Whiplash! / Internet / um bando de computadores conectados sem sentido ou uma nova mídia que pode ajudar as pessoas?
Márcio / A Internet é espetacular! É uma das invenções mais importantes deste século. O computador está ajudando as pessoas em todas as áreas do conhecimento humano. Da medicina à educação. Da música a engenharia.
Whiplash! / Fale um pouco mais sobre você fora dos desenhos.
Márcio / Eu tenho 33 anos. Também gosto de fazer barulho de vez em quando com meu contrabaixo. Já toquei em bandinhas de Rock, Blues e Punk. Não fumo, não bebo, sou radicalmente contra drogas (por mim essa armadilha nem existiria), voto no PT, só transo de camisinha; acredito no Deus e no Cristo, apesar de não ter uma religião específica. Já fiz fanzine, grafite, teatro, vídeo, locução de rádio, volta e meia dou uma palestra e workshop por aí. Minhas terapias são: consertar telha quebrada, pintar portas e janelas, arrumar arquivos e cantar o Hino Nacional de madrugada (para desespero dos vizinhos). Meu esporte é correr atrás do prejuízo, no qual sou campeão olímpico imbatível.
Whiplash! / Fale algo para o pessoal do Whiplash!
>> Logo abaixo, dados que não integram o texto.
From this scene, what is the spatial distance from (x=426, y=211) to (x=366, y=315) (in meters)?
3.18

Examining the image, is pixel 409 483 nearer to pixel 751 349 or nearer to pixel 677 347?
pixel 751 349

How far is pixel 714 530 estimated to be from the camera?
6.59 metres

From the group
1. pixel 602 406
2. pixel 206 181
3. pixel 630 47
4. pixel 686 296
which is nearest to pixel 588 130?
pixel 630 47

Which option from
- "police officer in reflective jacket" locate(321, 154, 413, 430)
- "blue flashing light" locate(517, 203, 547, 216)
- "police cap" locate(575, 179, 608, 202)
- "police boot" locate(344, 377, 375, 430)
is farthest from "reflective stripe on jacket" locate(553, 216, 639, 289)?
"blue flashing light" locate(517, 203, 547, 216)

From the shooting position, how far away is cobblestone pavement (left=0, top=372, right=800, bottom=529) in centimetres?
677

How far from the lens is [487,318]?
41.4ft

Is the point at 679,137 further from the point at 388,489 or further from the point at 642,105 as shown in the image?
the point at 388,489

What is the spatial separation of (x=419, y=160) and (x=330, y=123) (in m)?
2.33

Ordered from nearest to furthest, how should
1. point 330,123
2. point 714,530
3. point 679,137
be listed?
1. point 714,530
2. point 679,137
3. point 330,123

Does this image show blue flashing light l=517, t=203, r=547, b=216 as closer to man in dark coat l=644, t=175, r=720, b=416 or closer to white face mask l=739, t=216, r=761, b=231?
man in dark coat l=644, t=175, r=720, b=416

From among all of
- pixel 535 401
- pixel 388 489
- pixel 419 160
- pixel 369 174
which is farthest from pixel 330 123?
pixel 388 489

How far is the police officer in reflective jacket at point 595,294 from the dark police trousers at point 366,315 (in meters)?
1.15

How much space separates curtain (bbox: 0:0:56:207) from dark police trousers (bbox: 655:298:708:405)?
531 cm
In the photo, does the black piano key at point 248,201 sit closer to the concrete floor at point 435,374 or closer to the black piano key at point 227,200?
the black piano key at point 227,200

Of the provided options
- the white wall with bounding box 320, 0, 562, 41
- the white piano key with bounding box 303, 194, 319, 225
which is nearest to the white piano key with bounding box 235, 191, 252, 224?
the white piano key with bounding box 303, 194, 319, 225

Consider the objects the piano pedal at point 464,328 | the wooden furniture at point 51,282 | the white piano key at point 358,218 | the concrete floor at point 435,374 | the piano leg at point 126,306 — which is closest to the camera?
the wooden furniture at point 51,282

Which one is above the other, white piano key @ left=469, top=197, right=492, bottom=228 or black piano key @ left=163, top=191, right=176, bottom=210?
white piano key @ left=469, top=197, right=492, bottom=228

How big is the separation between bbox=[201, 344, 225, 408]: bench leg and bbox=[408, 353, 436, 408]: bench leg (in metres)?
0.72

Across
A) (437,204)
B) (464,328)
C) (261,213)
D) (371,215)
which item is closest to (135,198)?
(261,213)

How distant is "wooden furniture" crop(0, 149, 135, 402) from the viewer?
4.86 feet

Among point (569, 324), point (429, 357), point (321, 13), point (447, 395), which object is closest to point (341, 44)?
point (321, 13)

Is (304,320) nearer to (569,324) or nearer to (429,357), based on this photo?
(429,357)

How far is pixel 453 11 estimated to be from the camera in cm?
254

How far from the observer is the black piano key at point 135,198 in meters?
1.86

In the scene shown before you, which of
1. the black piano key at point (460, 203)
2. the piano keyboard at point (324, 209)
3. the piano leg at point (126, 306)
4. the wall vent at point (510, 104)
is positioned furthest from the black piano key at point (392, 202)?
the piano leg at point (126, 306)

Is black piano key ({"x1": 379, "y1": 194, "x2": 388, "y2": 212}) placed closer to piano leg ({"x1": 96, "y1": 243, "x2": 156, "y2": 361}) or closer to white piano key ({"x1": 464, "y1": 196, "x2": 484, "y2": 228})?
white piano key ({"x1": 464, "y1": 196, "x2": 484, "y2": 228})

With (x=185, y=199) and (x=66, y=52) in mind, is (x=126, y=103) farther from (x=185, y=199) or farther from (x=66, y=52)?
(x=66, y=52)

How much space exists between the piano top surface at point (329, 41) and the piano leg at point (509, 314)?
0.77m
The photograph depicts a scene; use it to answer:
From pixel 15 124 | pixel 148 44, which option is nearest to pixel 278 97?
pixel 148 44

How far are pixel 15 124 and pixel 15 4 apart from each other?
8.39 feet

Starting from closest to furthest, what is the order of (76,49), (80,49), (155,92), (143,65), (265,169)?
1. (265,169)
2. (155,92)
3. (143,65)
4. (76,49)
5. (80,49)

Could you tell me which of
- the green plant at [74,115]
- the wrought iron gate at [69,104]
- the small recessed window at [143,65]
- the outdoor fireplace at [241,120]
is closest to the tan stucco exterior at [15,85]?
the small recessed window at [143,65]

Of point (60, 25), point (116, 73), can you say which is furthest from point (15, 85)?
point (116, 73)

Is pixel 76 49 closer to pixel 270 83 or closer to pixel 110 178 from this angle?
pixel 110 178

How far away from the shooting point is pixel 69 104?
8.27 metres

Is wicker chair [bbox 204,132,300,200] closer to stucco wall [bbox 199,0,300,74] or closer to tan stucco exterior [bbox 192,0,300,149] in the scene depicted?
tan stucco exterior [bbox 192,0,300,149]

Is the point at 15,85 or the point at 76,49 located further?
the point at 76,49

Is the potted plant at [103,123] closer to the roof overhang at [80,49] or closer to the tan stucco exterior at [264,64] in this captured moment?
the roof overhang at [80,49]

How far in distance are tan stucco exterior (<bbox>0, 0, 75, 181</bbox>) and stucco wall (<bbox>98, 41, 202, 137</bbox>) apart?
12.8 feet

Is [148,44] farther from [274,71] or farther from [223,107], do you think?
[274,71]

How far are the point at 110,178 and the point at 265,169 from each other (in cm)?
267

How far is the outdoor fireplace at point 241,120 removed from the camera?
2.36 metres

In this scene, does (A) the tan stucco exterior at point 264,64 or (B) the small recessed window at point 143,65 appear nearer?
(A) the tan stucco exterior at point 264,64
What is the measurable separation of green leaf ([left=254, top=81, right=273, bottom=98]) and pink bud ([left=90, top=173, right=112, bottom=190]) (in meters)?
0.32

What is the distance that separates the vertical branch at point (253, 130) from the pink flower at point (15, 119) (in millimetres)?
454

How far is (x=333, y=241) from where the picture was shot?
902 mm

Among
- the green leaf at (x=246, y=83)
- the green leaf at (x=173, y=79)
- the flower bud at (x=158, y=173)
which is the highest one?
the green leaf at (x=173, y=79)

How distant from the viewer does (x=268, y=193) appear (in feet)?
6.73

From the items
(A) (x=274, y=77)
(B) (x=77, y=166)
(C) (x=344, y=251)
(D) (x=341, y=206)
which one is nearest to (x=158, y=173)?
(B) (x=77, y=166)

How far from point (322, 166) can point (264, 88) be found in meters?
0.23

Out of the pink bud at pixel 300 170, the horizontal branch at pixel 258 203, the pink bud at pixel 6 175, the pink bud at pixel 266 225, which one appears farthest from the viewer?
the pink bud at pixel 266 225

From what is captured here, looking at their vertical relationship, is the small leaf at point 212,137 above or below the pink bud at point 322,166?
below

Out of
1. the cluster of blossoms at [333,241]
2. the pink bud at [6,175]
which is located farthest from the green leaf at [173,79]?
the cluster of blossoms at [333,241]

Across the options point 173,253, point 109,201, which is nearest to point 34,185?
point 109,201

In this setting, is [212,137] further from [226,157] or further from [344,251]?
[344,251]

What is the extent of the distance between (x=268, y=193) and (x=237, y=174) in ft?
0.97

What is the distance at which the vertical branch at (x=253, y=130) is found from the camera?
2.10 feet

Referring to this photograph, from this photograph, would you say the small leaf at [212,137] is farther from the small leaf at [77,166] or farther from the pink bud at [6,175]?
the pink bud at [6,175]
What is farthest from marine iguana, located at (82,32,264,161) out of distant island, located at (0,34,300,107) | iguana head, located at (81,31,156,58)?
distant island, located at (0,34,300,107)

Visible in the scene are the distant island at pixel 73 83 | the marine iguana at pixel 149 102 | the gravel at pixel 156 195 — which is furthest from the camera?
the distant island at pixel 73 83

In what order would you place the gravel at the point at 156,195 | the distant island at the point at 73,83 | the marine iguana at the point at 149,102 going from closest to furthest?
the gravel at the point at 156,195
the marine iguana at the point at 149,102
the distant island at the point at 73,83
Márcio / Rock para alguns é só música, diversão; para outros não quer dizer nada. E para outras, Rock é postura de vida: eu estou nesse grupo. O Rock e os quadrinhos mudaram minha vida, sim. Me fizeram achar meu caminho. Não é como uma religião, pois não gosto muito de religiões, mas sim como uma ideologia! Pessoas como Raul Seixas, Renato Russo, Cazuza, Jim Morrisson, Janis, Hendrix, G.G. Allin, Kurt Cobain, etc., não foram rockeiros à toa. É o caminho dos inconformados, dos raivosos, daquelas pessoas que não se adaptam muito bem ao modo como as coisas estão colocadas na sociedade, e precisam questioná-las, tentar mudá-las. É gente que sabe que o mundo está horrível, cínico, violento e sabe que dá pra fazer alguma coisa, sim, através da música. Sabem que o Rock não só pode, como deve transformar cabeças. Uma das transformações mais importantes do mundo nas últimas décadas foi a revolução sexual/comportamental nos anos 60. Pois alguém consegue imaginar aquele momento histórico sem o Rock de fundo? Dá pra imaginar o movimento hippie sem o Rock n’ Roll? Dá pra imaginar Woodstock sem ele? Rock não é música para entrar por um ouvido e sair pelo outro. É música para ficar lá dentro, ir na veia, pro sangue, pro cérebro, pro espírito! É como o reggae de Bob Marley, hino de guerra a opressão, arma contra o reacionarismo, o racismo, a mentira e a violência. Eu, como bom guerreiro, digo: rockeiro, também estou nessa guerra! E VOCÊ?